• TEXT PROVIDED:
..........

The next year, at the age of twenty-five, M.A. opened his first theater, called the Liberty, in Sheffield, Alabama, where he played the original, silent version of
Twenty Thousand Leagues Under the Sea
. The next few years sputtered as M.A. took time to help out his father, Papa Joe, in the construction business. M.A. opened the Majestic in Florence, Alabama, then built the Hillsboro Theater in Nashville. In 1929, he moved his family from Nashville to Memphis and began acquiring and building cinemas not only in Alabama but also in Arkansas, Tennessee, Louisiana, Mississippi, Kentucky, and Missouri. This was the moment when new technology allowed movies to include sound. Over the years, M.A. managed to stay ahead of his competitors on each innovation in motion picture technology and created a movie-house empire of some sixty theaters. Most of my male relatives have worked in the empire: my father, three uncles, an occasional brother or two, several cousins, the children of cousins.
“M.A. wrestled at Vanderbilt, you know,” murmurs Lennie from the couch, where she’s been carefully cradling her head. “When he went into a room, he would ask the biggest man there to lie on the floor, and M.A. would lift him up by his belt. I once saw M.A. do push-ups with one arm.” She looks up and stares out into the living room, as if expecting the great man to stride through the arched doorframe. Women worshipped my grandfather. Although I was only ten when he died, I remember him vividly as barrel-chested and square-jawed and handsome. He smelled of Old Spice cologne. Although he was probably less than six feet tall, my grandfather seemed far taller. Even photographs of him, from his younger years, convey the physical power and striking good looks that made new acquaintances think he was a movie star. M.A. was the person I wanted to be
when I grew up. He was the master of the universe, the undisputed king of the family. It was M.A. who imagined and built the business on which four generations lived. At age forty-three, he swam across the Mississippi. For a number of years, he was president of the Motion Picture Theater Owners of America. He was founder and president of the Variety Club in Memphis. He was president of the Jewish Welfare Fund. He was president of the Memphis Little Theater and loved to act in plays himself. He was a bridge player of extraordinary cunning and skill. At his peak, in the 1940s, M.A. Lightman ranked among the top bridge players in the world.

..........

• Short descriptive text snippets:

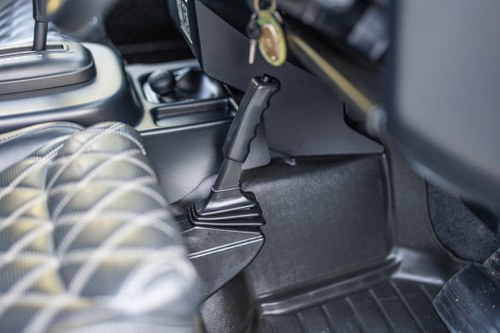 2013 Land Rover Defender 110 2.2 TDCi à vendre (picture 77 of 202)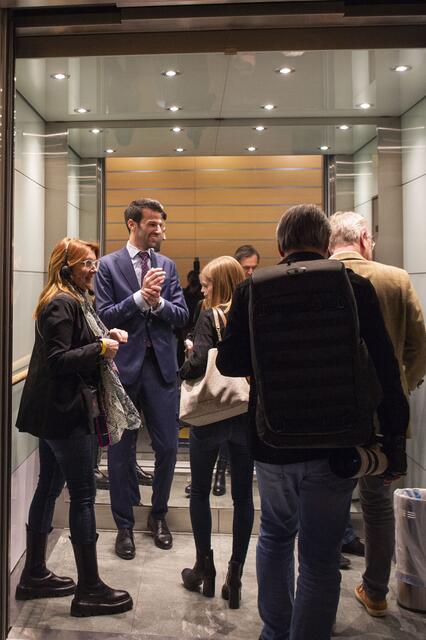 Foto: RegionalMedien Niederösterreich/Daniela Matejschek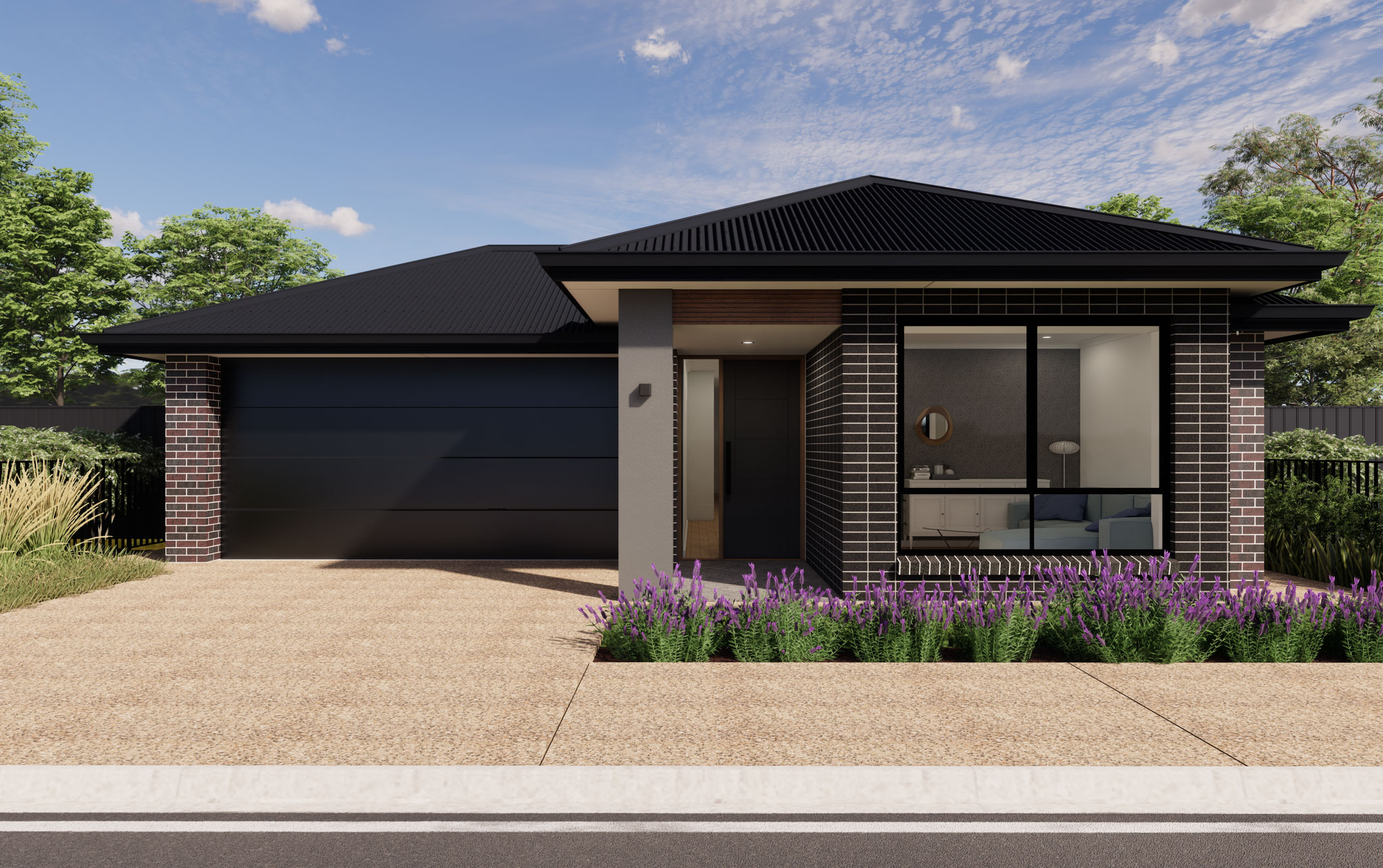 Hillsview Green Estate - Angle Vale - Lot 240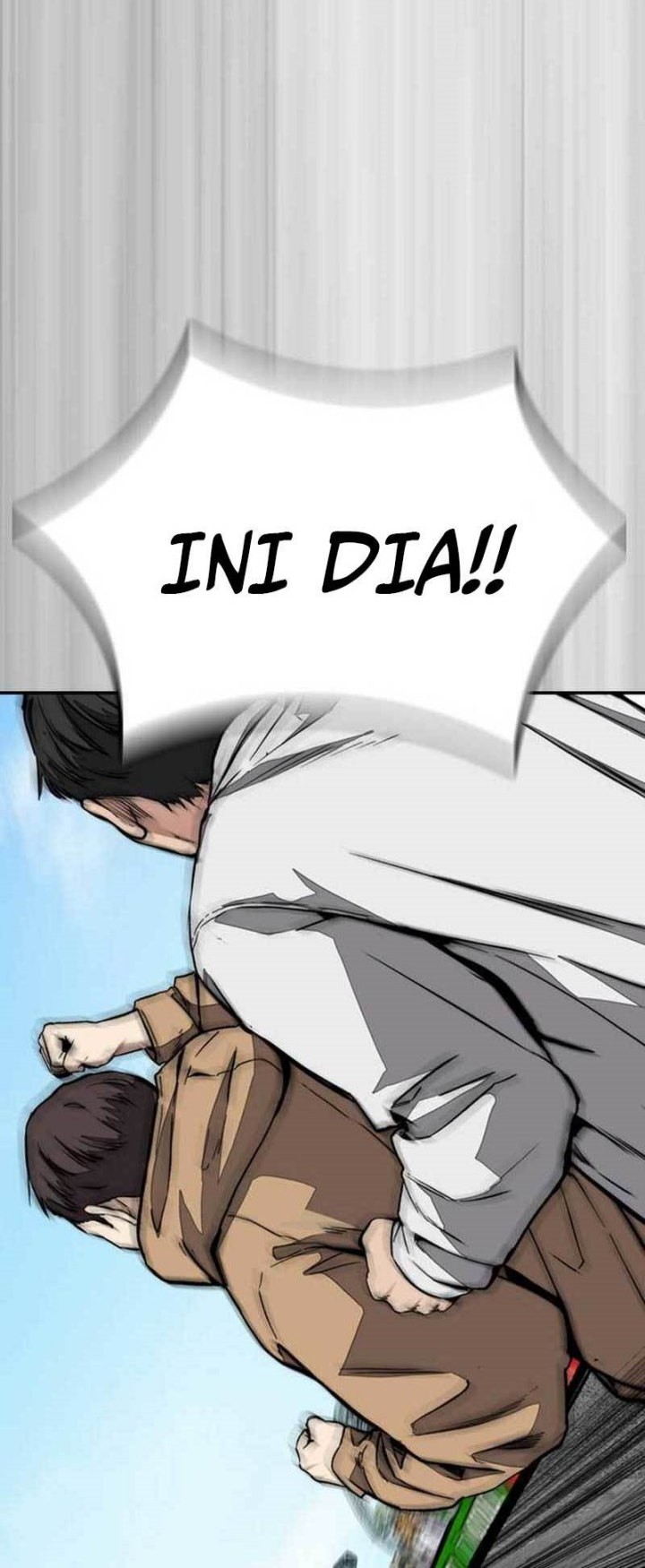 Wind Breaker Chapter 479 - halaman 54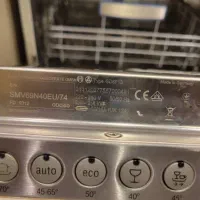 ماشین ظرفشویی توکار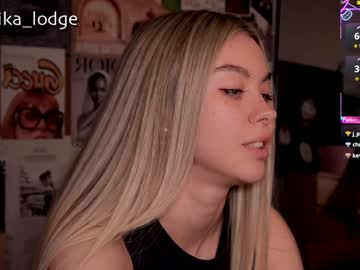 WebCam whore nika_lodge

..........

• TASK STATEMENT:
List every organization that the passage about M.A. Lightman says he served as president of.

• ANSWER SECTION:
- Motion Picture Theater Owners of America
- Variety Club in Memphis
- Jewish Welfare Fund
- Memphis Little Theater